= Dynamic hyperinflation =

Dynamic hyperinflation is a phenomenon that occurs when a new breath begins before the lung has reached the static equilibrium volume. In simpler terms, this means that a new breath starts before the usual amount of air has been breathed out, leading to a build-up of air in the lungs, and causing breathing in and out to take place when the lung is nearly full.

==Asthma==

Dynamic hyperinflation can occur in patients with asthma who are breathing spontaneously. It is a physiologic response to airflow obstruction and exists, to an extent, because increasing lung volume tends to increase airway caliber and can reduce the resistive work of breathing. However, in patients with severe asthma it becomes maladaptive, occurring at the expense of increased mechanical load and elastic work of breathing. Dynamic hyperinflation can cause alveolar overdistention resulting in hypoxemia, hypotension, or alveolar rupture. Dynamic hyperinflation increases the magnitude of the drop in airway pressure that the patient must generate to trigger a breath, thereby increasing the patient's workload.

===Status asthmaticus===

Patients with acute severe asthma exacerbations are at risk for progressive air trapping and alveolar hyperinflation, which may lead to alveolar rupture and hemodynamic compromise.
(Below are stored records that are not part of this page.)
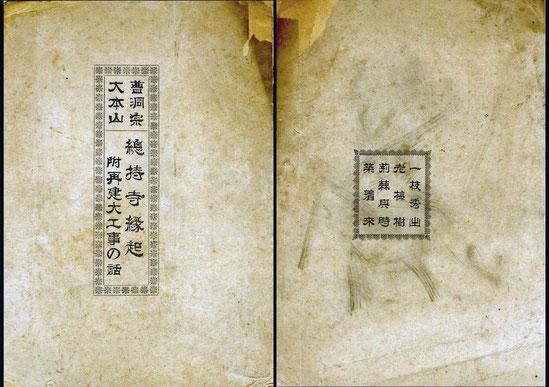 総持寺縁起 附再建大工事の話 明治32年2月21日発行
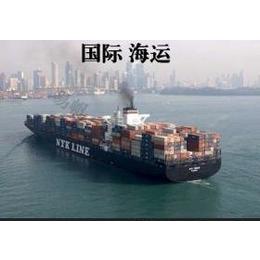 东莞到开普敦CAPETOWN 出口整柜运输 海运费查询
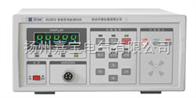 ZC2512A精密直流低电阻测试仪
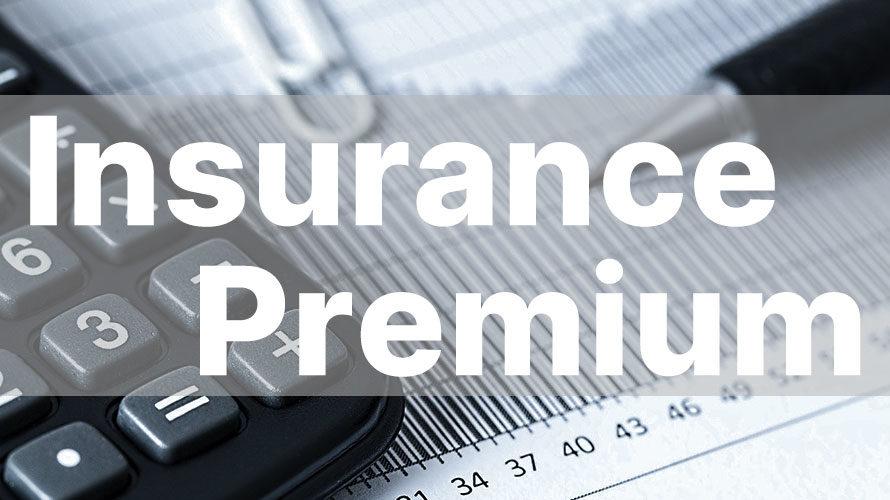 【保険の仕組み】保険料はどうやって定められているのか【解説】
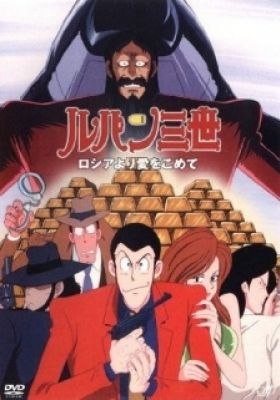 Lupin III: Bank of Liberty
Airflow obstruction during expiration slows lung emptying and inspiration may be initiated before exhalation is complete. The phenomenon that occurs when a new breath begins before the lung has reached the static equilibrium volume is called dynamic hyperinflation.

==Interventions==
Interventions to correct air-trapping include decreasing the respiratory rate (increasing expiratory time), increasing inspiratory flow rates (decreasing the inspiratory time) and lowering the tidal volume.

===Adults===
In adults, it has been demonstrated that limiting minute ventilation is the key to avoiding dynamic hyperinflation; keeping the minute ventilation under 115/mL/kg is recommended.